Nora Ephron, Journalist, author, screenwriter, director, mother of two
Though she has been gone for almost a year, Ephron’s words on women still resonate very strongly with us today. From a 1996 speech:
“Maybe young women don’t wonder whether they can have it all any longer, but in case any of you are wondering, of course you can have it all. What are you going to do? Everything, is my guess. It will be a little messy, but embrace the mess. It will be complicated, but rejoice in the complications. It will not be anything like what you think it will be like, but surprises are good for you. And don’t be frightened: You can always change your mind. I know: I’ve had four careers and three husbands.”


Drew Barrymore

Drew Barrymore, actress, director, producer, winemaker, mother of one 
Barrymore, who just gave birth to her first daughter last September, said, when asked if she believes women can have it all at Lucky‘s Fashion and Beauty Blog Conference Thursday in Los Angeles:
“I can’t and I don’t. It sucks when you’ve worked really hard for certain things and you have to give them up because you know that you’re going to miss out on your child’s upbringing, or you realize that your relationship has suffered. I can’t direct right now because I would miss out on my daughter.

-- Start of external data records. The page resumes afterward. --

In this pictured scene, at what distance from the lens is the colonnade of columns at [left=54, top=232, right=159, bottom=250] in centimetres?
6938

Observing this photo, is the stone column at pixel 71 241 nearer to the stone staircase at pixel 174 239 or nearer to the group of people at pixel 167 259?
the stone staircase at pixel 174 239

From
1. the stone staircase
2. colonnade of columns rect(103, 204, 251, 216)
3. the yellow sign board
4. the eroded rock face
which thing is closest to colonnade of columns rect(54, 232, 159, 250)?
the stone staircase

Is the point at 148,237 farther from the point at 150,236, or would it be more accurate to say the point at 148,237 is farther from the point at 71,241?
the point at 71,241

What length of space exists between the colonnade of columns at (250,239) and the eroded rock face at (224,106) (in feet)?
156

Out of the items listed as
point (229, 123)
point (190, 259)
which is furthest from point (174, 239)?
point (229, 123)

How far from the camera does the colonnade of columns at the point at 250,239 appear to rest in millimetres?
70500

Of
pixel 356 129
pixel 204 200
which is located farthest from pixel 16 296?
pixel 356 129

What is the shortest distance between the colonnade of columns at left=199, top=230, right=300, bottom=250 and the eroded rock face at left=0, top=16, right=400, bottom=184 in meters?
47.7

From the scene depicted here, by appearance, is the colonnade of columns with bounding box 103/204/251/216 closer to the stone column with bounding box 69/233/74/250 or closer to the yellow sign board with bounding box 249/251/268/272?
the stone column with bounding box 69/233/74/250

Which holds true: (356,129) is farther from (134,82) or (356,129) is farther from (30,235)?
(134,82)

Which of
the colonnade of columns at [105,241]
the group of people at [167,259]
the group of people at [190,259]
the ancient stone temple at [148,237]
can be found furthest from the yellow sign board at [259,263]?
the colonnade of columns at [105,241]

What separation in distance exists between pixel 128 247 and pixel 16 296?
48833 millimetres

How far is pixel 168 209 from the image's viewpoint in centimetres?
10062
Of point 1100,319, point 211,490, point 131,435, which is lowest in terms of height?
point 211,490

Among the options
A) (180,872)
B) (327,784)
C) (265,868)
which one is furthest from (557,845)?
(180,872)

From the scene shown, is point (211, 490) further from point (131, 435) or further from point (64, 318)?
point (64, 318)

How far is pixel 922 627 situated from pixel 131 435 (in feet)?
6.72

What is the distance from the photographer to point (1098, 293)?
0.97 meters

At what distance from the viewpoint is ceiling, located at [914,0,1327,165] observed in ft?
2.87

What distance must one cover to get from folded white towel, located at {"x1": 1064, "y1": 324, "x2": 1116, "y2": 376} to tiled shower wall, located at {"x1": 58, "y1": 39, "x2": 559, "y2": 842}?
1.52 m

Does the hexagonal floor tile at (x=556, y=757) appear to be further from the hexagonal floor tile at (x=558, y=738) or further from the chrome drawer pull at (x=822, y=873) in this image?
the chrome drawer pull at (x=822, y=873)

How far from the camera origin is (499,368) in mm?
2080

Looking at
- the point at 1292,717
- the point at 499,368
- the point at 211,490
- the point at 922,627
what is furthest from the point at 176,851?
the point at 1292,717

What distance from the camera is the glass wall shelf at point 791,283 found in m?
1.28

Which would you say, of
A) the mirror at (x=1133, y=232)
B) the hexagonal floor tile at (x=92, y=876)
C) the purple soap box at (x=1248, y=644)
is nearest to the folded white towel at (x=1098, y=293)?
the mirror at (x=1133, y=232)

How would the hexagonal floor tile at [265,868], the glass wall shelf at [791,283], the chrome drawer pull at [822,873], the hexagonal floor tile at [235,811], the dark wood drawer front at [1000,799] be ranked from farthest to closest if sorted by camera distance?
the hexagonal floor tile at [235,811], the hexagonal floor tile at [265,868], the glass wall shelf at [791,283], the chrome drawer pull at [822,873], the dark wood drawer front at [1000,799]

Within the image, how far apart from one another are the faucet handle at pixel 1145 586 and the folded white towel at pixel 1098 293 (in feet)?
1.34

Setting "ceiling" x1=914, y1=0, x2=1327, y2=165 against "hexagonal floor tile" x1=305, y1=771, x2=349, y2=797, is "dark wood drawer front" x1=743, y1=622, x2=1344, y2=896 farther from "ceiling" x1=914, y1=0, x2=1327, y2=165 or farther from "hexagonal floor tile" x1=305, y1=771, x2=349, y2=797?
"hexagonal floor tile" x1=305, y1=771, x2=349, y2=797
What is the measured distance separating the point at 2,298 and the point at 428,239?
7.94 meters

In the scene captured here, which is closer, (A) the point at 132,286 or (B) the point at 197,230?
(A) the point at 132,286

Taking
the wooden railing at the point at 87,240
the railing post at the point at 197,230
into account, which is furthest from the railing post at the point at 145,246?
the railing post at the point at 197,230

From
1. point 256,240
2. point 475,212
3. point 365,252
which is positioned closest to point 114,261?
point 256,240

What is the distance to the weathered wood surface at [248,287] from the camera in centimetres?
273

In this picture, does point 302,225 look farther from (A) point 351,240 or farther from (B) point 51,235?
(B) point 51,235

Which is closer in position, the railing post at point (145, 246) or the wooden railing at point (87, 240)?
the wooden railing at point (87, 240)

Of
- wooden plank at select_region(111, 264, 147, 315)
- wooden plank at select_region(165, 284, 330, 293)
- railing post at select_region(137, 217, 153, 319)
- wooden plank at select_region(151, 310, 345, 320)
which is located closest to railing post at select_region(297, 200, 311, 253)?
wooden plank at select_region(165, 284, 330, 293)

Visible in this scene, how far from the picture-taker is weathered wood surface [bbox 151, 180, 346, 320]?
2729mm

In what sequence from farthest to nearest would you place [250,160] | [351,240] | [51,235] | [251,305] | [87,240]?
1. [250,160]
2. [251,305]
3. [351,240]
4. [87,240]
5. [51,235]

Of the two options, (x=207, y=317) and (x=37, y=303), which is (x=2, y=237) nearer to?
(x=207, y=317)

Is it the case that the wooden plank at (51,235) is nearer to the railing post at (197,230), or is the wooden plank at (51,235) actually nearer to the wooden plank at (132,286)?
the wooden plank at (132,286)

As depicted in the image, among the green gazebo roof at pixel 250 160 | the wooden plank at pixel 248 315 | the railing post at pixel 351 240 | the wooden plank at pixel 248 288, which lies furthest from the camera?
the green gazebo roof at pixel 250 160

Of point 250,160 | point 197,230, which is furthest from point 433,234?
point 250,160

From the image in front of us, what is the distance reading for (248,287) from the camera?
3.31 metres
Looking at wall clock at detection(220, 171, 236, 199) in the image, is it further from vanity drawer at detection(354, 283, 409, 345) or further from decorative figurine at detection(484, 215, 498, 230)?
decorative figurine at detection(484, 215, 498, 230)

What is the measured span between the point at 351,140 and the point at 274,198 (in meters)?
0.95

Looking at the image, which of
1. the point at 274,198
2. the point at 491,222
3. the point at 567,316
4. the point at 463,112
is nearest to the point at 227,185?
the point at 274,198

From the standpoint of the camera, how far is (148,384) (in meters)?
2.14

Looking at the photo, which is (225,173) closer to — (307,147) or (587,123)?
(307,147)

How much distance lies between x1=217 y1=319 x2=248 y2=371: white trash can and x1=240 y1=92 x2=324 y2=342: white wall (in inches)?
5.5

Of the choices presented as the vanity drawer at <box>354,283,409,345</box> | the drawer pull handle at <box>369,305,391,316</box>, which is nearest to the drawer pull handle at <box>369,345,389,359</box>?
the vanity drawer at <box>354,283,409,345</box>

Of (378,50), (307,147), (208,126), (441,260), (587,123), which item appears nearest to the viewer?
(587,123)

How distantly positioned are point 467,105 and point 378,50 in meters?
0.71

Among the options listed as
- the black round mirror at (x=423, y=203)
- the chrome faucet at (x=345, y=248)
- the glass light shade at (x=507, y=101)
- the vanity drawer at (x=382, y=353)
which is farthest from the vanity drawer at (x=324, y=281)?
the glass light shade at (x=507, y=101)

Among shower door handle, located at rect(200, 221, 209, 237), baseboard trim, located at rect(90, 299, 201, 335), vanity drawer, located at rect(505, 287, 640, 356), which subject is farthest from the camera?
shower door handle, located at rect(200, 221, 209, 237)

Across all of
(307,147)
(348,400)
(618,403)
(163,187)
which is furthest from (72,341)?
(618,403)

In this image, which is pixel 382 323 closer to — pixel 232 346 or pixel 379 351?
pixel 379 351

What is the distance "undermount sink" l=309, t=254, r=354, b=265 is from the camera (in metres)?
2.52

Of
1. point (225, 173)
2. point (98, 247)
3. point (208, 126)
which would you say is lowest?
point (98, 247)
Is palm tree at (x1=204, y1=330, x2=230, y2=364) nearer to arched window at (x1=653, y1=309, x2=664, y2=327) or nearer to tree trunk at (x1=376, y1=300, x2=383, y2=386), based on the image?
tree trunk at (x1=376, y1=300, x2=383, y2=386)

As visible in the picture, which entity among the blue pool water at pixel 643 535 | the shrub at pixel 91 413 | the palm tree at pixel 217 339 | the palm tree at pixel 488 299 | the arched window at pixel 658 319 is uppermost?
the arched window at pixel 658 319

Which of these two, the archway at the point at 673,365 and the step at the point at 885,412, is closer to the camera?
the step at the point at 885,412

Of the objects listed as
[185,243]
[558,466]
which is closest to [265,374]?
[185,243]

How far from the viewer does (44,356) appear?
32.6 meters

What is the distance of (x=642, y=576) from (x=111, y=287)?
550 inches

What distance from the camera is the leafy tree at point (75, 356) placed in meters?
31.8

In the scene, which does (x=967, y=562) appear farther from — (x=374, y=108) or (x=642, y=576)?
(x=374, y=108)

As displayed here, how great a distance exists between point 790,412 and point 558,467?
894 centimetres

It was heartbreaking to let it go, but it was a clear choice.”


Hillary Clinton

Hillary Clinton, former First Lady, Secretary of State, mother of one
“I can’t stand whining. I can’t stand the kind of paralysis that some people fall into because they’re not happy with the choices they’ve made. You live in a time when there are endless choices… Money certainly helps, and having that kind of financial privilege goes a long way, but you don’t even have to have money for it. But you have to work on yourself… Do something!”


Chritine Lagarde

Christine Lagarde, Managing director of the IMF, synchronized swimmer, mother of two
“I think you cannot have it at the same time. I think you can in a way have it all as long as you can afford to be patient. But you cannot have it all at the same time. You must accept there will be failures.”


Sheryl Sandberg

Sheryl Sandberg, COO of Facebook, author of Lean In, mother of two
Sandberg also believes the whole idea of  “having it all” is dangerous for women. She told Oprah:
“Having it all is the worst. No matter how much we all have and how grateful we are for what we have, no one has it all, because we all make tradeoffs every single day, every single minute.”


Gweneth Paltrow

Gwyneth Paltrow, actress, author, singer, yogi, mother of two
“You can’t have it all. I don’t care what it looks like…. I look for an interesting supporting part about once a year. That’s the most I can manage. Some women can do it and that’s fantastic, but I can’t.”